O capitão Sham lançou um olhar penetrante para Violet. 
 – Nem em sonhos eu deixaria que vocês fossem sozinhos – disse com voz sombria.
 – Bem, a papelada que precisamos examinar é considerável – disse o Sr. Poe. Olhou para o seu prato, e os Baudelaire viram que ele não estava muito entusiasmado para deixar o restaurante e ir cuidar de crianças doentes.  – Não os deixaríamos sozinhos por muito tempo.
 – Nossas alergias são de um tipo moderado – disse Violet, sem faltar à verdade e coçando uma de suas placas.
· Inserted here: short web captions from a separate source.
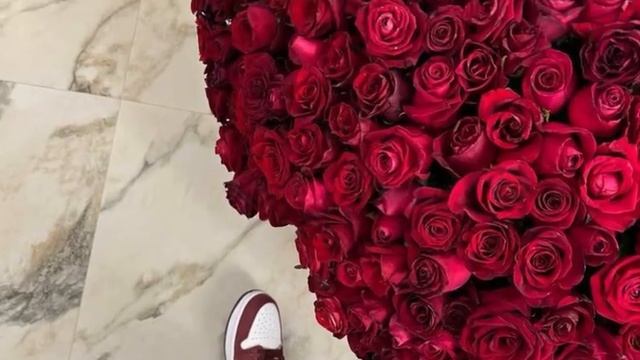#рек цыгани морэ тожи хай смотреть онлайн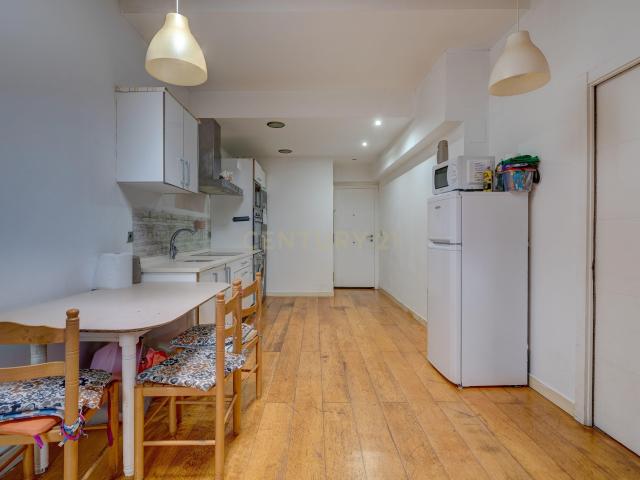 Piso en venta en Urola-Kosta, Guipúzcoa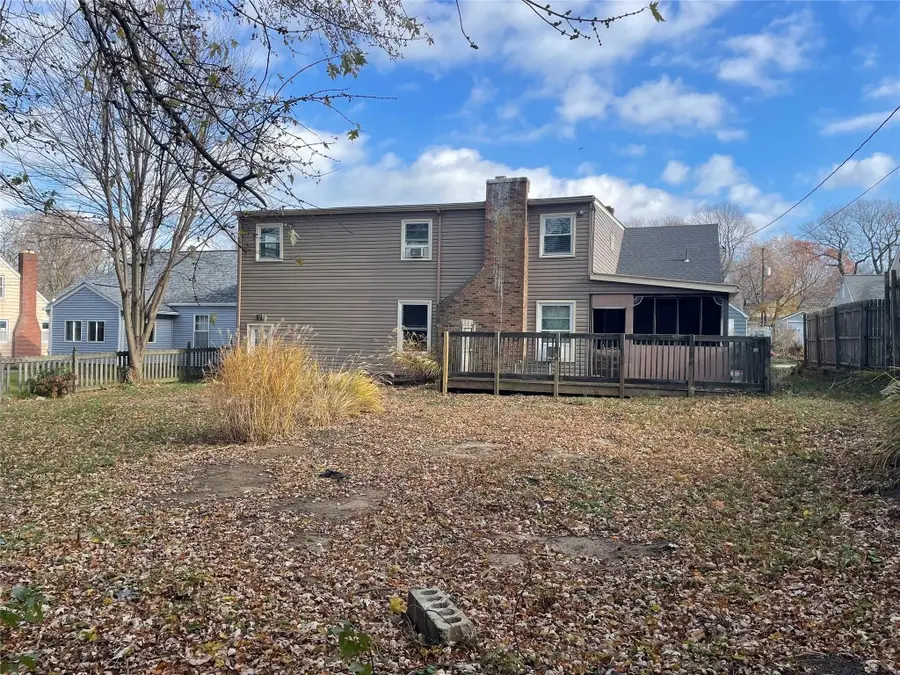 610 Glenruadh Avenue, Erie, PA 16505 - Image #3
Levantou-se e conduziu os irmãos de língua inchada até a porta do restaurante.  – Nós só vamos deitar por uma hora ou duas enquanto vocês dois almoçam sossegados. Depois de assinar todos os papéis, capitão Sham, você vai nos buscar.
O único olho visível do capitão Sham brilhou com uma intensidade que Violet jamais tinha visto. 
 – Farei isso – respondeu.  – Vou apanhá-los já, já.
 – Adeus, crianças – disse o Sr. Poe.  – Espero que melhorem logo. Sabe, capitão Sham, há uma pessoa no meu banco que sofre de alergias terríveis. Lembro-me de uma vez...
 – Já vão embora? – , perguntou Larry às três crianças, ao vê-las abotoar seus casacos. Do lado de fora, o vento soprava ainda mais forte, e começara a chuviscar, já que o Furacão Hermano estava cada vez mais próximo do Lago Lacrimoso. Apesar disso, as três crianças só pensavam em sair do Palhaço Ansioso, e não propriamente por causa de sua decoração de mau gosto, seus balões, suas luzes de néon e seus garçons chatos. Os Baudelaire sabiam que tinham inventado um pouco de tempo a favor deles, e não podiam desperdiçar nem mais um segundo.